The Council held a policy debate on the review of the EU sustainable development strategy based on presidency questions. I said that the top priorities should be to continue making agricultural policy more economically, socially and environmentally sustainable; to promote animal health and welfare; to improve management of fish stocks by using ecosystem-based approaches; and to counter climate change. The presidency said it would take member states' comments into account when it prepares for the June European Council.

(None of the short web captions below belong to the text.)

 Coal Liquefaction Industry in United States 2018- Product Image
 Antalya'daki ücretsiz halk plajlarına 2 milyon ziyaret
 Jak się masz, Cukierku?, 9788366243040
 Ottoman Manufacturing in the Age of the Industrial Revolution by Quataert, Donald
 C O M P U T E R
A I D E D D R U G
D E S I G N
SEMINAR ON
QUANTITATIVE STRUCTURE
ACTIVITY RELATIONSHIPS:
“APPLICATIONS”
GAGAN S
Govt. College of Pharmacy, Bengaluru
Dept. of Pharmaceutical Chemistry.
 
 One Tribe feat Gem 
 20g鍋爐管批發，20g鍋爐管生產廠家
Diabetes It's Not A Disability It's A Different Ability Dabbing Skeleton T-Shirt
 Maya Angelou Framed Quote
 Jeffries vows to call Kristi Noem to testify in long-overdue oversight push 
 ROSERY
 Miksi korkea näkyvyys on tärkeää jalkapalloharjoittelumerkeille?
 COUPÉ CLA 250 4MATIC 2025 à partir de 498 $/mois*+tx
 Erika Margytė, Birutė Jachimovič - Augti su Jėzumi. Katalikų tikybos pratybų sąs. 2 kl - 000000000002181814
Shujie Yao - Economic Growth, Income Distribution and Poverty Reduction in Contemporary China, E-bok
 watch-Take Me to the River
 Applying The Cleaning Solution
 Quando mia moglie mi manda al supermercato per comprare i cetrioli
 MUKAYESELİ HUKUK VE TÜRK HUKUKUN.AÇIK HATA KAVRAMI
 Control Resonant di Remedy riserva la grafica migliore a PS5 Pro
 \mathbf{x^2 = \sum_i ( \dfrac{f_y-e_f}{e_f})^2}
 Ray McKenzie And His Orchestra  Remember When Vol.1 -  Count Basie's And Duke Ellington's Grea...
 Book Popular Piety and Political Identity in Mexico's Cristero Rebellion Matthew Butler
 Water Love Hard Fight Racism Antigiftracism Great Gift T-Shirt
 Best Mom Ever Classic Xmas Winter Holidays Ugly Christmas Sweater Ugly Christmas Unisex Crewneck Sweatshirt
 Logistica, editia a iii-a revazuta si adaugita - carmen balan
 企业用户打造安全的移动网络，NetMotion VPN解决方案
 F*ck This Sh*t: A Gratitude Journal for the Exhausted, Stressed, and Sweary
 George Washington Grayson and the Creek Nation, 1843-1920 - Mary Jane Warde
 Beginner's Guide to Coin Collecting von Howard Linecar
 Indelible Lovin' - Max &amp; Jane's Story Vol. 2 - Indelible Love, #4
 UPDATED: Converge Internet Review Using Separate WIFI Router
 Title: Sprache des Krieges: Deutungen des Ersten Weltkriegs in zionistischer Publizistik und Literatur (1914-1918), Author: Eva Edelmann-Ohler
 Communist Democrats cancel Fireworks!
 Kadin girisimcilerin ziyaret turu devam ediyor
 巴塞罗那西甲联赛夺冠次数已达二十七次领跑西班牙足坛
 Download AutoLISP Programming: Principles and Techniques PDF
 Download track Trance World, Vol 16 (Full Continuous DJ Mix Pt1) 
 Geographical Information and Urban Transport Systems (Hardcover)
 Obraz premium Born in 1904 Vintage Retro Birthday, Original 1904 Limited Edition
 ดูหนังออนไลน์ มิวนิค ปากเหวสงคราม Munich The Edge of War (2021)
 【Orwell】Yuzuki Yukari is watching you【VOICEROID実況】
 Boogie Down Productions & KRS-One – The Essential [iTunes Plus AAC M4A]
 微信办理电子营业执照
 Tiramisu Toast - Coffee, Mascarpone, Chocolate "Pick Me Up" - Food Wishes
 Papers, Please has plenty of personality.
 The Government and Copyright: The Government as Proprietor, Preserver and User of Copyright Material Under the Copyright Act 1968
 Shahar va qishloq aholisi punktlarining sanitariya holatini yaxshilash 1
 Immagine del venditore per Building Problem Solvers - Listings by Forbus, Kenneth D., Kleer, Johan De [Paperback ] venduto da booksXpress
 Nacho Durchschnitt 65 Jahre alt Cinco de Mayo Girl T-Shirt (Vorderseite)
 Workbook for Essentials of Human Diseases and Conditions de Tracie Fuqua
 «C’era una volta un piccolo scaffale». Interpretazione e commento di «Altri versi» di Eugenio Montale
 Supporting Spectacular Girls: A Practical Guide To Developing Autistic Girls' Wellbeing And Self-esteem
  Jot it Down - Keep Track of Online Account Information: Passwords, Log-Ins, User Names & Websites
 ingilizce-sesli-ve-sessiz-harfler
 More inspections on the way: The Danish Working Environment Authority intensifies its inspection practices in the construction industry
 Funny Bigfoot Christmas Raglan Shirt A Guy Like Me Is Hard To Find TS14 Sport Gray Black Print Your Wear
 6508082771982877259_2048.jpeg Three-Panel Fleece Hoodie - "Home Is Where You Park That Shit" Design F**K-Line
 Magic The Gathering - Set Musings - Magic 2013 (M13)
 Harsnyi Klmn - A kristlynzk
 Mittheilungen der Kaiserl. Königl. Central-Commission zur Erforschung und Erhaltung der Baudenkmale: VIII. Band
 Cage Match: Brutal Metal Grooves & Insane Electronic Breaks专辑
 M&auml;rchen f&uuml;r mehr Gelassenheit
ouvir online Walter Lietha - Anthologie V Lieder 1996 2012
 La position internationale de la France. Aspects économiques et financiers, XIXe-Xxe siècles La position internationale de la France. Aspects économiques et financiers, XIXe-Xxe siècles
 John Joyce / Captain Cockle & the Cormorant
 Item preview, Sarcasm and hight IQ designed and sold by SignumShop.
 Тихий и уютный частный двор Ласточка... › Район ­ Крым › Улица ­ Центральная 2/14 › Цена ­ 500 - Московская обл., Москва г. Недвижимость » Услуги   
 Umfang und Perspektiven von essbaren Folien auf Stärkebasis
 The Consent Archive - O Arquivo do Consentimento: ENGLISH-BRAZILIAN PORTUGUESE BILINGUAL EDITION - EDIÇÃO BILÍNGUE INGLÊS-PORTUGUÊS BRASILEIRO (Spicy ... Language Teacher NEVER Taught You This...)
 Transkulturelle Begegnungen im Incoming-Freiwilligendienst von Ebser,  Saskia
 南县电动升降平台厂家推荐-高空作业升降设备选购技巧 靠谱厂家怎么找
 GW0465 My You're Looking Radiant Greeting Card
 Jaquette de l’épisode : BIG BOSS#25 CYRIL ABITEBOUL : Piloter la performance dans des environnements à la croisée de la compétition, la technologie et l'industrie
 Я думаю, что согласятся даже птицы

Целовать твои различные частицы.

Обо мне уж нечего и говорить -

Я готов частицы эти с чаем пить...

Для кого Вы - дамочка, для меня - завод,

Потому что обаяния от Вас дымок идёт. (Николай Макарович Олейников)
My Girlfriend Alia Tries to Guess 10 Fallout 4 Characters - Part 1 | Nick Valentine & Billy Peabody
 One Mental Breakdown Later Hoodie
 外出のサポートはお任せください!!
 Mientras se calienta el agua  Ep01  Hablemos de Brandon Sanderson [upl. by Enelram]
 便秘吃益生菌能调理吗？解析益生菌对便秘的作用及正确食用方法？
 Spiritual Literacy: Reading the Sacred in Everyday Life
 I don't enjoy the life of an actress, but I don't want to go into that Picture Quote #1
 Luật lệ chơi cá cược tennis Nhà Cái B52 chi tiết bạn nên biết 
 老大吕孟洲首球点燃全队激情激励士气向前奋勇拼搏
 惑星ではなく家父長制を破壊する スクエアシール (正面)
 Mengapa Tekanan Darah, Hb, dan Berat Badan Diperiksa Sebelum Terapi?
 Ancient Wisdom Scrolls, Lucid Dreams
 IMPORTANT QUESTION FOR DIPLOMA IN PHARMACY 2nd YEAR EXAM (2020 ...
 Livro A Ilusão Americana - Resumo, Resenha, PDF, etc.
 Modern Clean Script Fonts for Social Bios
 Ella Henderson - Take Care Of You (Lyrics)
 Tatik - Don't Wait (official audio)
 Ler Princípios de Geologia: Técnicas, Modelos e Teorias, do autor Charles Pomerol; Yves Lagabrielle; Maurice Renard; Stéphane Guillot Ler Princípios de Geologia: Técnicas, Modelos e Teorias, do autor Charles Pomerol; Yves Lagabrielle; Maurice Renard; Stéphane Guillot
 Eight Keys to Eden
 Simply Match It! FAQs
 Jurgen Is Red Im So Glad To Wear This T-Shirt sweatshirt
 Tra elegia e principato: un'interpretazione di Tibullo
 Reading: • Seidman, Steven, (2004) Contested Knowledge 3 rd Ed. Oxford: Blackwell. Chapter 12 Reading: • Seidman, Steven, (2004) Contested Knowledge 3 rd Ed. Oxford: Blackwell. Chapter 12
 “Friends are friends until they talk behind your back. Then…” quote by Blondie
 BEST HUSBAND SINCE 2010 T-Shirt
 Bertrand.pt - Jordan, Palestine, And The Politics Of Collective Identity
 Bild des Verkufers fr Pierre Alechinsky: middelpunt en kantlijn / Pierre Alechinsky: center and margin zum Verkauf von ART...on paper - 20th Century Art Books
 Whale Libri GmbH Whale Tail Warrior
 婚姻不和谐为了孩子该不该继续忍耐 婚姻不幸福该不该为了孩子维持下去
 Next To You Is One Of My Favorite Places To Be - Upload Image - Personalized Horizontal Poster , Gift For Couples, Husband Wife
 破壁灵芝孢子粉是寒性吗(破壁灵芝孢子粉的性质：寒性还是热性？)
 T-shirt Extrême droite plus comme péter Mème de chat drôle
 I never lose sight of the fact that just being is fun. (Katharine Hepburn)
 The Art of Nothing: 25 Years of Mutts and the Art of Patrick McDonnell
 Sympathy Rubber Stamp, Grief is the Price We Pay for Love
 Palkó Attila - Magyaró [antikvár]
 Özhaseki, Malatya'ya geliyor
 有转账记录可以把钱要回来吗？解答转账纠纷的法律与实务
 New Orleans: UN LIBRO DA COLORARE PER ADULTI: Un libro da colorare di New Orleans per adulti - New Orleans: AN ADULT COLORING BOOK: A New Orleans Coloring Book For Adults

France presented a memorandum on the CAP, focusing particularly on risk and crisis management measures and simplification of legislation. The memorandum called for new EU measures to help farmers cope with their greater exposure to market fluctuations, following recent and ongoing reform. I welcomed the memorandum as a contribution to the ongoing debate on the future of the CAP and urged the Council to be cautious about introducing EU or other Government measures which contradicted the market direction of recent CAP reforms, stressing that farmers were best placed to judge what risk management measures were best suited to their businesses. The Agriculture Commissioner referred to the Commission's ongoing work on risk and crisis management and CAP simplification and gave an overview of forthcoming work to reform the fruit and vegetable and wine reform sectors towards the end of this year and the proposal for the reform of the Common Market organisation of bananas which would be presented in June.